(THE TASKS)
**A.** In the childhood holiday memory, when did the family open their gifts?
**B.** Rewrite the part of the childhood holiday memory starting at "Our tradition was" and ending at "to visit them.", with "leisure" changed to "relaxation".

(TEXT PROVIDED)
Begin

The fireplace was always glowing, unless my brother was being slack on getting in the buckets of coal before bedtime. (mucho trouble came hastily his way for this one) We always blew black soot from our noses, but so did everyone else that heated with coal. It was the warmest type of heat. I have fallen into a hazy sleep many evening in front of that fireplace, with the noise of Daddy watching football games. I would only be awakened by the sound of a good play, then I would drift back off again.
Our tradition was to open gifts on Christmas Eve, saving only one for Christmas morning. The entire day would be spent in leisure, people in and out, just enjoying the day. I can still hear my Daddy answer the phone with “Merry Christmas” instead of hello the whole day. I smile thinking of how easy the holidays seemed back then, maybe because the focus was different? Maybe because it is my memories, and that’s how I choose to visit them.

End

(DATA SHOWN)
Begin

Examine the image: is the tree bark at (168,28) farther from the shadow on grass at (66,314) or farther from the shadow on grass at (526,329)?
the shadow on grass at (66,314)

End

(COMPLETE ANSWERS)
**A.** On Christmas Eve, saving only one for Christmas morning.

**B.**
Our tradition was to open gifts on Christmas Eve, saving only one for Christmas morning. The entire day would be spent in relaxation, people in and out, just enjoying the day. I can still hear my Daddy answer the phone with “Merry Christmas” instead of hello the whole day. I smile thinking of how easy the holidays seemed back then, maybe because the focus was different? Maybe because it is my memories, and that’s how I choose to visit them.